Turner reached for a strand of Hallie’s hair that had fallen loose. “You’re a sight.”

She batted his hand away.

“What are you pouting about now?”

“I’m not pouting.”

He laughed. “You’re mad as a March bare. Still in a fix over Evan? He says he can’t sleep nights for the ringing in his ears. For the last week at supper, you’ve managed to discredit everything about the man, including his parentage.”

Hallie uncrossed her arms and shot a glance at her father. He wore a smile of bored amusement. “I keep hoping someone around here will notice that he’s not any more capable than I am.”

“And as we’ve told you a thousand times,” Turner said, raising a superior brow, “Father needed Evan.”

She tried her best to swallow her resentment. Her father did need help, and she’d worked so hard to prove herself. Samuel had hired the young man to assist Charles with the reporting, so he could devote himself to the book work and editing. It hurt immeasurably that none of them had considered her for the position. And it frustrated her beyond words that they refused to listen to her reasoning.

It was one thing to constantly defer to her brothers, but now an outsider had displaced her! “Perhaps if I put on a pair of trousers, the lot of you will notice I have a whole brain in this head.”

Turner scowled. “If you put on a pair of trousers, the men around here will notice more than that. And I’ll have to turn you over my knee and discipline the object of their attention.”

Hallie resisted the urge to stick her tongue out. Just because they treated her like a child didn’t mean she’d give in and behave like one.

“Did you turn in the piece on the quilting society?” Turner asked.

“Now that was an unequaled challenge,” she replied, tracing a worn scar on the desk top with an index finger. “Think it’ll make the headlines tomorrow?”

“Look,” her father said, interrupting. “Remember those classifieds we ran a while back? Here’s more of the same.”

Turner bent over the desk and read aloud. “‘Bride wanted.’ Another one—‘Wife wanted to cook, do laundry and care for children.’”

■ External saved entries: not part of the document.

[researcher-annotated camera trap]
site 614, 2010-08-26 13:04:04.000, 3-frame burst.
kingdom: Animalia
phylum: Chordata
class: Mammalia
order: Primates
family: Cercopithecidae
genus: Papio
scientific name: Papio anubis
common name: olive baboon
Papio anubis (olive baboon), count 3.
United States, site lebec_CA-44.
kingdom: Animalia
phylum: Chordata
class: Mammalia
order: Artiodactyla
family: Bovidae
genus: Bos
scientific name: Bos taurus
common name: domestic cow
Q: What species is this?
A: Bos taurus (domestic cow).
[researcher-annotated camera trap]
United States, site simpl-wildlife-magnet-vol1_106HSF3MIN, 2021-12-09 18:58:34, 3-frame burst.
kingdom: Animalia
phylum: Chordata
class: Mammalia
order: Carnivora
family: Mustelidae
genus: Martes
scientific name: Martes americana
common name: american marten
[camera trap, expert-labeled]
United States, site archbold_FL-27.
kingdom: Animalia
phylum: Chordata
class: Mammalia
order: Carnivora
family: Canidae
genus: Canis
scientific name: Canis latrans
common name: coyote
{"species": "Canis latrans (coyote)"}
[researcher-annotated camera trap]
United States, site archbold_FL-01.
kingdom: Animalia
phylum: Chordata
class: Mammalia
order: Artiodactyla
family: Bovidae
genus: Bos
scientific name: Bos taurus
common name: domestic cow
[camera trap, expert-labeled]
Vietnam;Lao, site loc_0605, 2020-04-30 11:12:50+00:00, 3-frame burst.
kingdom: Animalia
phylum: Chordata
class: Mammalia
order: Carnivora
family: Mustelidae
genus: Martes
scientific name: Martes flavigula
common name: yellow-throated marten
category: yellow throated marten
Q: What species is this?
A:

“What kind of self-respecting woman would answer an ad like that?” Hallie asked, frowning her distaste.

“A woman who wants a husband,” Turner replied, directing a pointed glance at his sister. “Unlike you.”

She ignored the familiar taunt. “It’s barbaric.”

“But newsworthy,” her father added. He caught his cigar between two fingers and squinted at her through curls of blue-gray smoke. “Some of the young ladies at Miss Abernathy’s Conservatory answered the last ads. Why don’t you do a story on them, Hallie?”

“Really?” she asked, jumping up.

“I haven’t seen anything in the other papers,” he continued. “Maybe, for a change, we can print a story before they get the idea.”

The assignment filled Hallie with a new sense of importance. The Daily was always trying to get the jump on the bigger papers, and even though the other newspapers always managed to edge them out, the Wainwrights had increased circulation over the past year. Any newsworthy story that first appeared in The Daily was a feather in their journalistic cap.

“I’ll work on it right away.” She kissed her father on the cheek and smugly tilted her chin on her way past Turner.

Samuel and Turner exchanged conspiratory grins. “How long do you think that will keep her out of our hair?” Turner asked.

Samuel ran a hand over his balding pate. “Let’s hope until Evan has a foot in the door. It’s hard enough being a cub, without having to deal with Hallie when she’s got her hackles up.”